But she only looked at him in the same scared, stupid way, and kept edging away towards the door.
"Let her go," I said. "She is evidently half an idiot."
"She's no idiot to refuse that wine," replied Bergheim, as the door closed after her. "It's the most abominable mixture I ever put inside my lips. Have you tasted it?"
I had not tasted it as yet, and now I would not; so, the elder brother coming back just at that moment, we called for beer.
"Don't you like the wine?" he said, scowling.
"No," replied Bergheim. "Do you? If so you're welcome to the rest of it."

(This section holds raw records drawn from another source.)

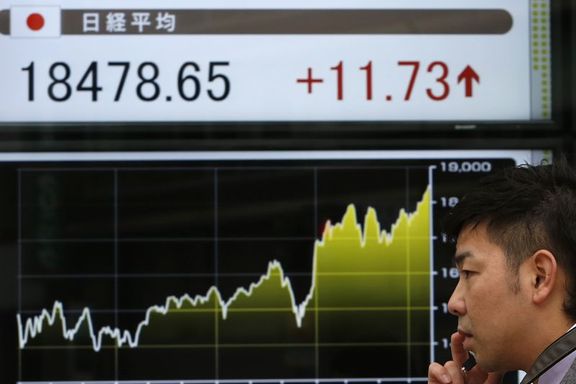 Japonya hisseleri ‘güçlü yen’ ile geriliyor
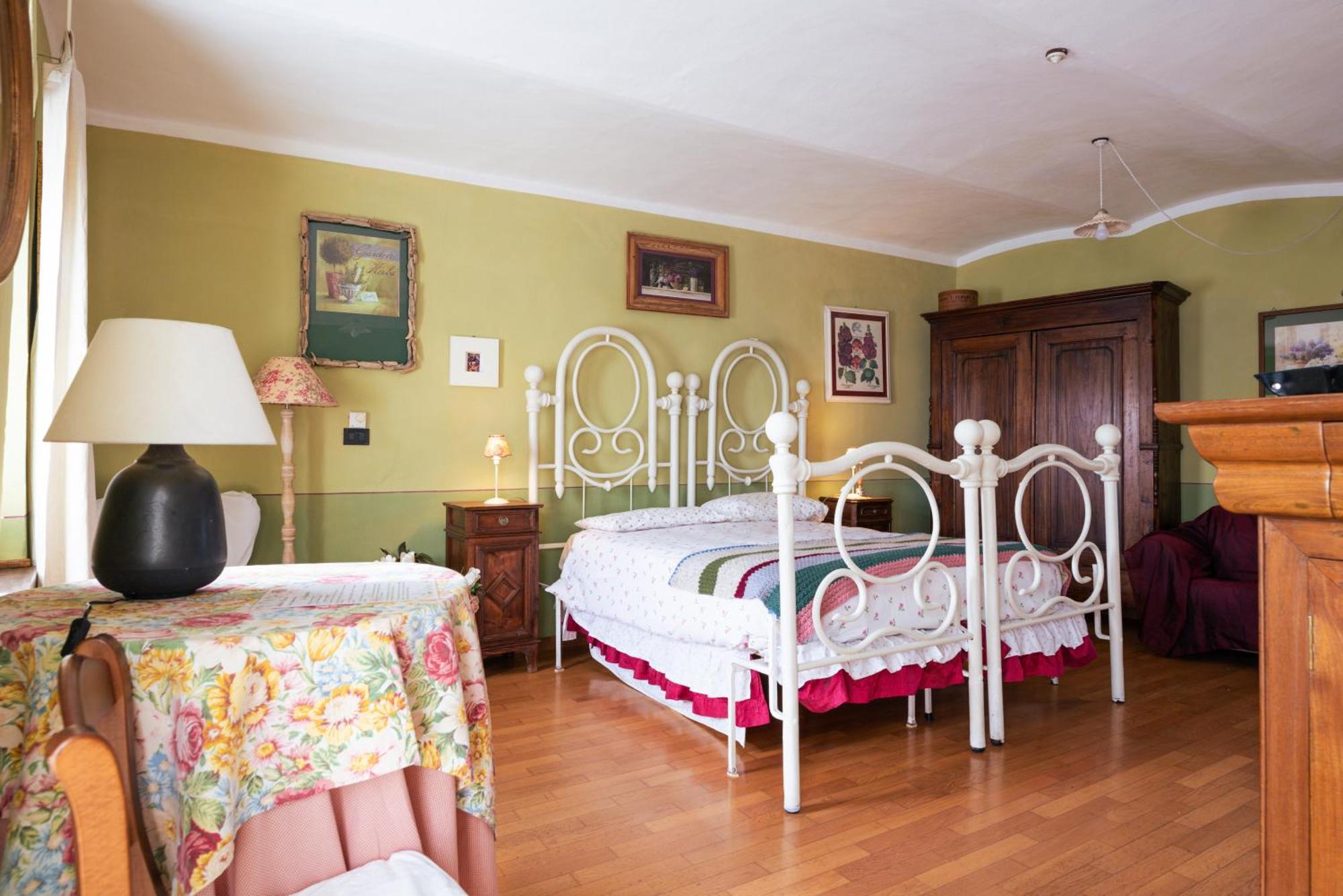 La Curandera Bed and Breakfast Rosta Eksteriør billede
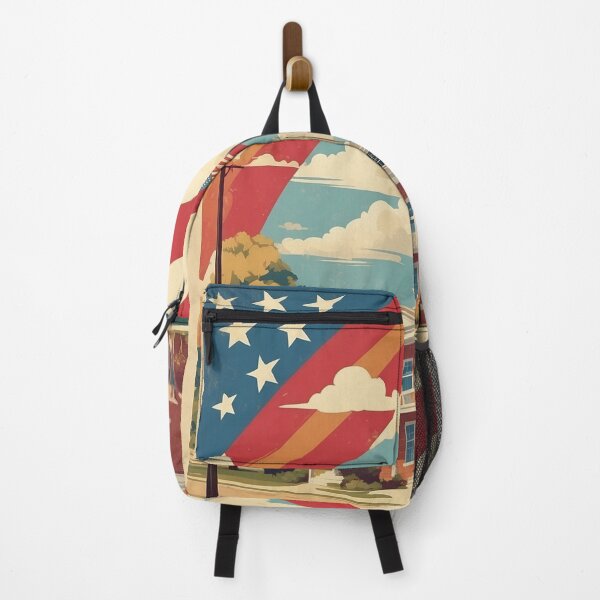 Item preview, Bentonville Arkansas USA Vintage Travel Tourism designed and sold by TravelersGems.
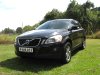 Volvo XC60, 2009 - celkový pohled
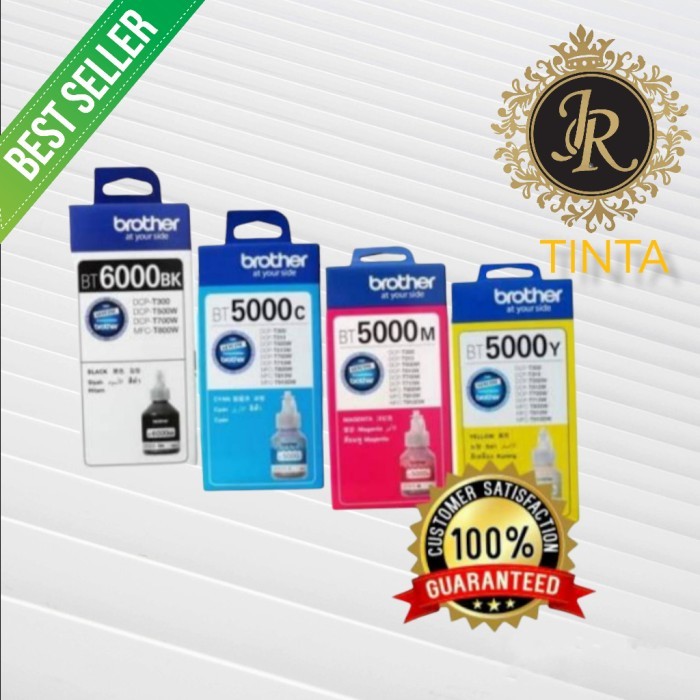 

TINTA BT5000/BT6000 SATUSET 4 WARNA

The landlord took up the bottle and held it between his eyes and the lamp.
"Bad as it is," he said, "you've drunk half of it."

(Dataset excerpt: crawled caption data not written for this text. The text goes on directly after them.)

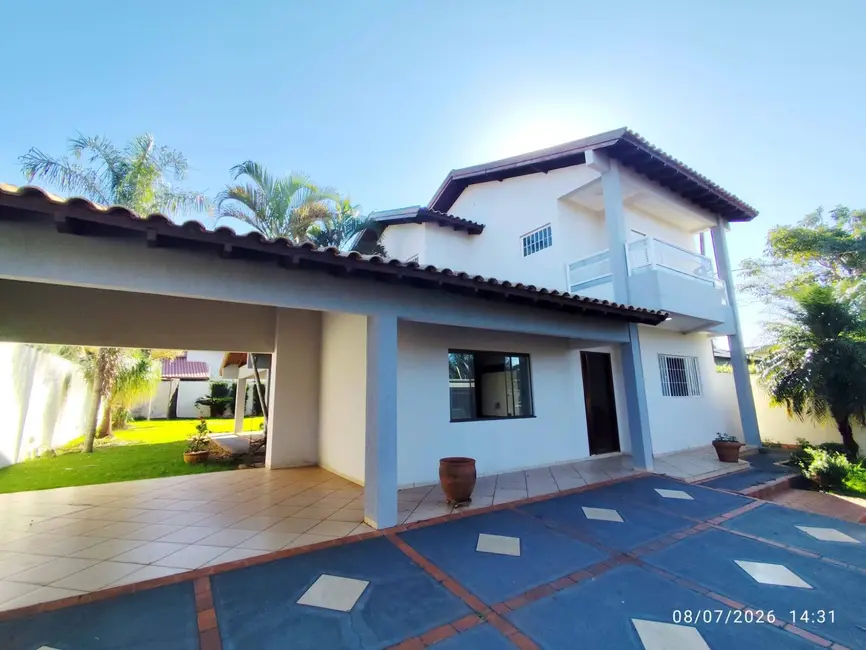 Foto 1 de Casa com 4 quartos à venda, 578m2 em Jardim Europa, Dourados - MS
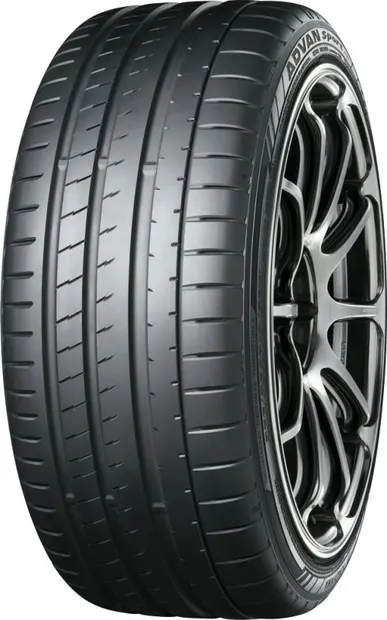 Yokohama Advan Sport (V107) SUV ( 235/55 R19 105Y XL RPB )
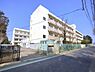 周辺：中学校 1020m 船橋市立法田中学校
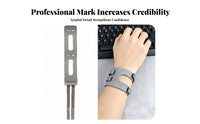 Stretchy Material Wrist Support Brace Lightweight Adjustable Wrist Wrap for Everyday Use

"Not I—only one glass, thanks be to Bacchus! There stands the other. Let us have a Schoppen of your best beer—and I hope it will be better than your best wine."
The landlord looked from Bergheim to the glass—from the glass to the bottle. He seemed to be measuring with his eye how much had really been drunk. Then he went to the inner door; called to Friedrich to bring a Schoppen of the Bairisch, and went away, shutting the door after him. From the sound of his footsteps, it seemed to us as if he also was gone upstairs, but into some more distant part of the house. Presently the younger brother reappeared with the beer, placed it before us in silence, and went away as before.